Related
Unix noob here again. I'm writing a script for a Unix class I'm taking online, and it is supposed to handle a csv file while excluding some info and tallying other info, then print a report when finished. I've managed to write something (with help) but am having to debug it on my own, and it's not going well.
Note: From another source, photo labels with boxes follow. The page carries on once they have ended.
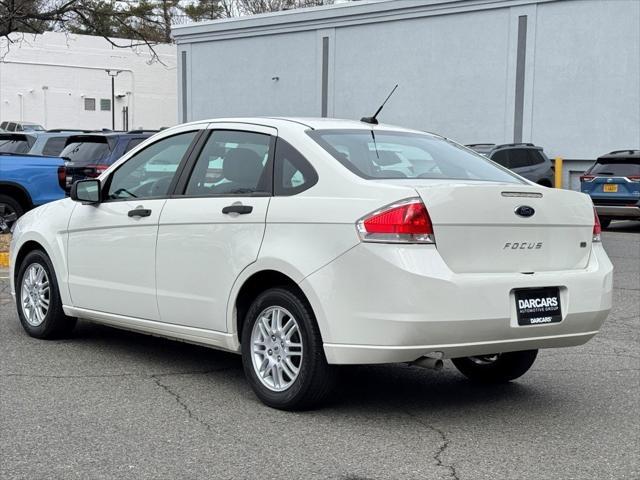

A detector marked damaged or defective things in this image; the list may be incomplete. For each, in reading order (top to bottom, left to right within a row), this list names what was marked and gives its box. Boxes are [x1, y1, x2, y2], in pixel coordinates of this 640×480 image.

parking lot crack [151, 376, 215, 436]
parking lot crack [402, 408, 458, 480]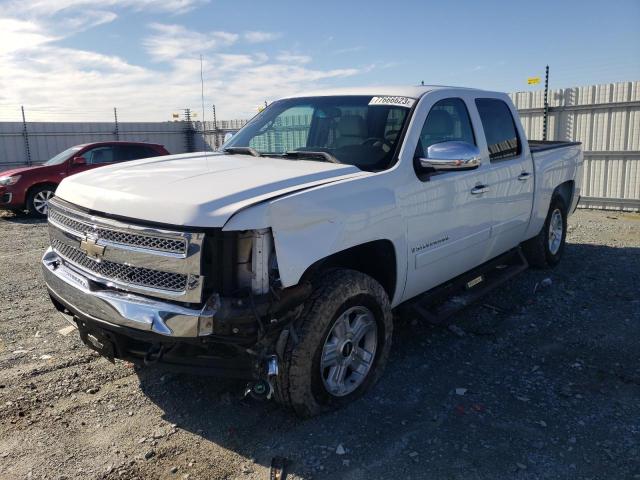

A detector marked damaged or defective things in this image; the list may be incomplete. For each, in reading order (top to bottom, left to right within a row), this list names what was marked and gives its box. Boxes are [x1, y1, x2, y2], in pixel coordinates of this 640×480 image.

crumpled hood [55, 152, 364, 227]
damaged front end [41, 199, 312, 394]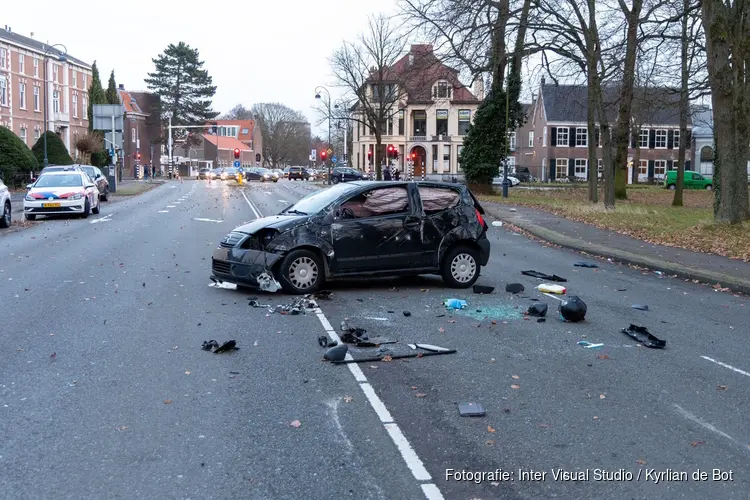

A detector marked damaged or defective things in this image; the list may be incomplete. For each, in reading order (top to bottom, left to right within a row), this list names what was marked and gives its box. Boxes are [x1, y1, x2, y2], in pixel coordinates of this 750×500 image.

broken bumper [212, 246, 284, 286]
heavily damaged car [212, 181, 494, 292]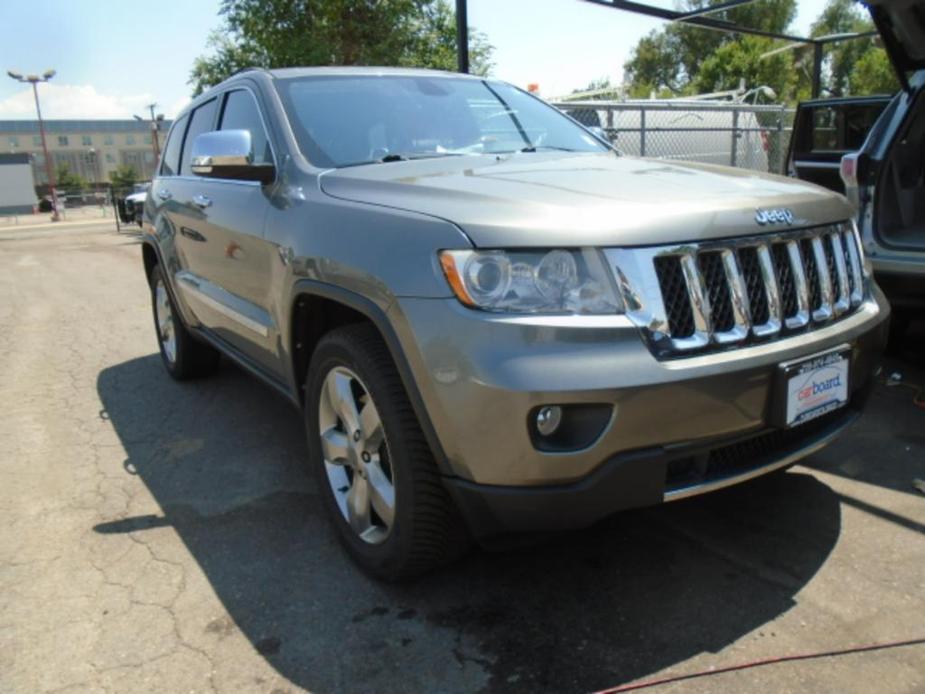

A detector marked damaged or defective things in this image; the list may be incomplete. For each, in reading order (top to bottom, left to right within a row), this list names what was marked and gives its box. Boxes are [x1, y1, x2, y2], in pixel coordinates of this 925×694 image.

After sorting out my syntax errors, the script runs, however all it does is print the header before the loop at the end, and one single value of zero under "Gross Sales", where it doesn't belong.
My script thus far:
I am open to any and all suggestions. However, I should mention again, I don't know what I'm doing, so you may have to explain a bit.
#!/bin/bash
grep -v '^C' online_retail.csv \
| awk -F\\t '!($2=="POST" || $8=="Australia")' \
| awk -F\\t '!($2=="D" || $3=="Discount")' \
| awk -F\\t '{(country[$8] += $4*$6) && (($6 < 2) ? quantity[$8] += $4 : quantity[$8] += 0)} \
END{print "County\t\tGross Sales\t\tItems Under $2.00\n \
-----------------------------------------------------------"; \
for (i in country) print i,"\t\t",country[i],"\t\t", quantity[i]}'
THE ASSIGNMENT Summary:
Using only awk and sed (or grep for the clean-up portion) write a script that prepares the following reports on the above retail dataset.
First, do some data "clean up" -- you can use awk, sed and/or grep for these:
Invoice numbers with a 'C' at the beginning are cancellations. These are just noise -- all lines like this should be deleted.
Any items with a StockCode of "POST" should be deleted.
Your Australian site has been producing some bad data. Delete lines where the "Country" is set to "Australia".
Delete any rows labeled 'Discount' in the Description (or have a 'D' in the StockCode field). Note: if you already completed steps 1-3 above, you've probably already deleted these lines, but double-check here just in case.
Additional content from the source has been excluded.